(Spatial reasoning records)
_ _ _ _ _
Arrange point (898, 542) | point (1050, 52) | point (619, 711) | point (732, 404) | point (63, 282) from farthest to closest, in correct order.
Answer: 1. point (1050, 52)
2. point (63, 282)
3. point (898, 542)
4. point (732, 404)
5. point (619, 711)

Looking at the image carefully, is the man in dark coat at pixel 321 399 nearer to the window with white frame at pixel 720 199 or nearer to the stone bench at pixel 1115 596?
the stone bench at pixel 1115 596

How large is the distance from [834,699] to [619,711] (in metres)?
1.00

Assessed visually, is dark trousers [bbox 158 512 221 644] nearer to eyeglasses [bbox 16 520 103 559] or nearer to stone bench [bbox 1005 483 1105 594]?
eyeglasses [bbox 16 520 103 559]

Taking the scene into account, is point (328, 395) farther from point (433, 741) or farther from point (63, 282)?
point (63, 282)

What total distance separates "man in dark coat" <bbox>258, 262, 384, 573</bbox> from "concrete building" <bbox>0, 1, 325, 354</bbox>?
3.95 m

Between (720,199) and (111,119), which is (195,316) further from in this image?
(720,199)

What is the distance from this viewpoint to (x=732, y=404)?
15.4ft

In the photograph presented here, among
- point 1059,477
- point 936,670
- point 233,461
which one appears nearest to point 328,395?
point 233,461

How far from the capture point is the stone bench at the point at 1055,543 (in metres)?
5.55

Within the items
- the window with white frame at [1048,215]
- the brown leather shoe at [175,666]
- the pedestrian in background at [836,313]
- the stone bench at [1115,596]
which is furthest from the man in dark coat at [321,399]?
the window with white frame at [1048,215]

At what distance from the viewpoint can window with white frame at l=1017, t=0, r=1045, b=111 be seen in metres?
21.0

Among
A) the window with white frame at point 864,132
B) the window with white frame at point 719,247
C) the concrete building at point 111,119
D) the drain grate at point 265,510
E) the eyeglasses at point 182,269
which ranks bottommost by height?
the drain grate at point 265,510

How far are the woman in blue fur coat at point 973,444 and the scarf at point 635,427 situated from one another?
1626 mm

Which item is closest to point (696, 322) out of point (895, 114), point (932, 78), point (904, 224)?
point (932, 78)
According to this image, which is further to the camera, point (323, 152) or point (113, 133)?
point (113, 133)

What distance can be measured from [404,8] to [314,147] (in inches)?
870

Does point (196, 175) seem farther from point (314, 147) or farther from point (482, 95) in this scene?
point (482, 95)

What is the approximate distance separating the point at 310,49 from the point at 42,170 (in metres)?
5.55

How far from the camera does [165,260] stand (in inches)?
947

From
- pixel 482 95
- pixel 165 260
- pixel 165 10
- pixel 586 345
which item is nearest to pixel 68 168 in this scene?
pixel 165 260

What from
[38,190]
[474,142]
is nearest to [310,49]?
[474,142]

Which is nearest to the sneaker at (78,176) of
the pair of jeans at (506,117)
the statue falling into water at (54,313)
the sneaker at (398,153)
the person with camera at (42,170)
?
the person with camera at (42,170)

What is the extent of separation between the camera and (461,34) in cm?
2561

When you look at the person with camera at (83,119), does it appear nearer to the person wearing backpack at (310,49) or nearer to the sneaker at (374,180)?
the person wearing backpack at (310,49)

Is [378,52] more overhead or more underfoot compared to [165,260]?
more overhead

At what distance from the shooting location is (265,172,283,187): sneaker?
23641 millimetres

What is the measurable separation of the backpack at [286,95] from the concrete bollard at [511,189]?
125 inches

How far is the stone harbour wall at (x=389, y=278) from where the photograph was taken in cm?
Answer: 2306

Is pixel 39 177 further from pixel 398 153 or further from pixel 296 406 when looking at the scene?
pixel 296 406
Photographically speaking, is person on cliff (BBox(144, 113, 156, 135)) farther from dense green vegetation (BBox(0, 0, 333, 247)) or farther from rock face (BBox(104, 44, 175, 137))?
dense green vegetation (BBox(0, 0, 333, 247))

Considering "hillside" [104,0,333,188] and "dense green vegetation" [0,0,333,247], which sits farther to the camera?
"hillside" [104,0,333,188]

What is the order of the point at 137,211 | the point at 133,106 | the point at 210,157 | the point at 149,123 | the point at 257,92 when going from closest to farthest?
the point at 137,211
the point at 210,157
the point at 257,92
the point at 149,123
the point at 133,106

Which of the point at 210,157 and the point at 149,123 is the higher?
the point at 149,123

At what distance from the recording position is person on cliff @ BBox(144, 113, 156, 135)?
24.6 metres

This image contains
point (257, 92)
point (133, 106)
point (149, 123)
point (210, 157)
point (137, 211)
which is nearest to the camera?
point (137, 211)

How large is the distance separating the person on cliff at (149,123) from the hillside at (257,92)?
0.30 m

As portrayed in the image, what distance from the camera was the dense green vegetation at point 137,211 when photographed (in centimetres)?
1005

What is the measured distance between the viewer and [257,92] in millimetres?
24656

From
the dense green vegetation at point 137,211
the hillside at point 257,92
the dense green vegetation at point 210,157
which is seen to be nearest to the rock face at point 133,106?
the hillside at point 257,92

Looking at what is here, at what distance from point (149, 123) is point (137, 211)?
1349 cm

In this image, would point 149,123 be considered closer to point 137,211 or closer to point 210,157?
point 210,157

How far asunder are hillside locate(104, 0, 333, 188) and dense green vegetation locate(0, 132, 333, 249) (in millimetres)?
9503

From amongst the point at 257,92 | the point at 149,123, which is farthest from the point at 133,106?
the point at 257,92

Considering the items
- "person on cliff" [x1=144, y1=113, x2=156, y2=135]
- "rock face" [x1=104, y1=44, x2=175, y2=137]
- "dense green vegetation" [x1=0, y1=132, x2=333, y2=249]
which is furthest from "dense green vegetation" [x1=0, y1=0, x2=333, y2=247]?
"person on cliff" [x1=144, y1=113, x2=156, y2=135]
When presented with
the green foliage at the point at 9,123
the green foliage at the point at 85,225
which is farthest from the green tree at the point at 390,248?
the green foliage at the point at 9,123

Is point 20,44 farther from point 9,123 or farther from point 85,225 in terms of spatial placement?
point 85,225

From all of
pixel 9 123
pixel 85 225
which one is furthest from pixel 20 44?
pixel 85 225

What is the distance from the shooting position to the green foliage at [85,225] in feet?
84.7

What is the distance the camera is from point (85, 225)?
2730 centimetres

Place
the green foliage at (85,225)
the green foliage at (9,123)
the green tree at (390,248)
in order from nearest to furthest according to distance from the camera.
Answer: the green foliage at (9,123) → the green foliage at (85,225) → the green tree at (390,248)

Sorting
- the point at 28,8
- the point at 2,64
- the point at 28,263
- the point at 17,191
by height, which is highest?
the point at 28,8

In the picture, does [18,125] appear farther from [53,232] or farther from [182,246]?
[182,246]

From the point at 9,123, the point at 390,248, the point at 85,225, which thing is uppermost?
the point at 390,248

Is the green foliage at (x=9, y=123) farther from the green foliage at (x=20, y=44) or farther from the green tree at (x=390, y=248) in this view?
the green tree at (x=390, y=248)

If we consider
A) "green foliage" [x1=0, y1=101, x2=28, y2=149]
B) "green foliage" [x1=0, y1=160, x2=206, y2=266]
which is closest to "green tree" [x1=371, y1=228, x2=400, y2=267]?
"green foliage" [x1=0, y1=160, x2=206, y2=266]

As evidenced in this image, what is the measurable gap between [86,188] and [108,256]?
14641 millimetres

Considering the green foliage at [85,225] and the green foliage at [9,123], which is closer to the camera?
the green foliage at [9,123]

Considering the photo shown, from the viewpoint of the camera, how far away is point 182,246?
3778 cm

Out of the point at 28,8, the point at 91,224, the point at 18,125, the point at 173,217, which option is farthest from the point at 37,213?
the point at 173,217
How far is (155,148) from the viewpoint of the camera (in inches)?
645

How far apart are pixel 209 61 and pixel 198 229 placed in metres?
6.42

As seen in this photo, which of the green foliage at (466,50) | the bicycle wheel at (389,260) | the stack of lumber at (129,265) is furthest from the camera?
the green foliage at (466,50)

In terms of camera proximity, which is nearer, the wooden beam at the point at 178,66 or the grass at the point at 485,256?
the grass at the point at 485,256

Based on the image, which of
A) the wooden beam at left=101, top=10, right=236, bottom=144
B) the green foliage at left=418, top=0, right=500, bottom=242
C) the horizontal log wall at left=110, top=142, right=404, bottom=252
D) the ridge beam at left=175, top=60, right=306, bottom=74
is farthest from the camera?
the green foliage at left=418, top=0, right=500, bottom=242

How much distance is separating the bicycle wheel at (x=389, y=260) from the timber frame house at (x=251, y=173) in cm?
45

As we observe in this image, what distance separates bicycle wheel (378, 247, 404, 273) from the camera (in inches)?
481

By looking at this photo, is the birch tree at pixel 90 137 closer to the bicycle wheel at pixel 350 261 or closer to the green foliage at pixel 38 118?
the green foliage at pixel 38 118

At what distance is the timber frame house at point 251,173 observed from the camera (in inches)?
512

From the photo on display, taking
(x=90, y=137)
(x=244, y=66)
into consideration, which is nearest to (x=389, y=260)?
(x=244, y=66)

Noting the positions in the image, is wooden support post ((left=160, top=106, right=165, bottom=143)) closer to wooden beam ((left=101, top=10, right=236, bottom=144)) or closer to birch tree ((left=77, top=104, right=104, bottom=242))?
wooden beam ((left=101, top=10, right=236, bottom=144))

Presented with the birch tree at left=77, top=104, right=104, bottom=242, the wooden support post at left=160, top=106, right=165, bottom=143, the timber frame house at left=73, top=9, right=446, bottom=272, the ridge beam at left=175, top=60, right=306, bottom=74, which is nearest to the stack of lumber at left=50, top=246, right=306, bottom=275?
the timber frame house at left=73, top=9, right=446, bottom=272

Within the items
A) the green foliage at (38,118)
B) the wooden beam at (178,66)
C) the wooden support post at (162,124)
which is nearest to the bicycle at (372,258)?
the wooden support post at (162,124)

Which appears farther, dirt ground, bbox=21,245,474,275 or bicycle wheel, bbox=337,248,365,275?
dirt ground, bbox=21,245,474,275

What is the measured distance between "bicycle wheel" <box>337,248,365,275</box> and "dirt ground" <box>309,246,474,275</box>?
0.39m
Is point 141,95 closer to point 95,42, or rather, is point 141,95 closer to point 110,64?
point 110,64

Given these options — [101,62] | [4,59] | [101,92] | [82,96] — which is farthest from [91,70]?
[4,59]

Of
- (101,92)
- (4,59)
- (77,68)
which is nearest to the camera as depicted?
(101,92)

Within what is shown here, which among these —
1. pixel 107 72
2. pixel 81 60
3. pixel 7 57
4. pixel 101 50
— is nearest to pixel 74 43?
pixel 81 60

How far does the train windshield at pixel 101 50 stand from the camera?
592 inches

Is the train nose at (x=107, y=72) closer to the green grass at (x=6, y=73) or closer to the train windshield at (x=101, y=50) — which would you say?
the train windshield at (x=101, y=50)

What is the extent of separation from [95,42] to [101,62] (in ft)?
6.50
_ _ _ _ _
Do this
From the line holding "Is point 141,95 closer to point 95,42, or" to the last line of the records, quote each line exactly and add nothing.

Task solution
Is point 141,95 closer to point 95,42, or rather, is point 141,95 closer to point 110,64?
point 110,64

Given these options — [101,62] | [4,59] | [101,92] | [82,96] — which is farthest from [91,70]?
[4,59]

Of
- (101,92)
- (4,59)
- (77,68)
which is nearest to the camera as depicted?
(101,92)

Within what is shown here, which among these —
1. pixel 107 72
2. pixel 81 60
3. pixel 7 57
4. pixel 101 50
— is nearest to pixel 74 43?
pixel 81 60

How far does the train windshield at pixel 101 50 stand from the camera?
592 inches

Is the train nose at (x=107, y=72) closer to the green grass at (x=6, y=73) or closer to the train windshield at (x=101, y=50) — which would you say?
the train windshield at (x=101, y=50)

What is the extent of separation from [95,42] to [101,62] (in ft)?
6.50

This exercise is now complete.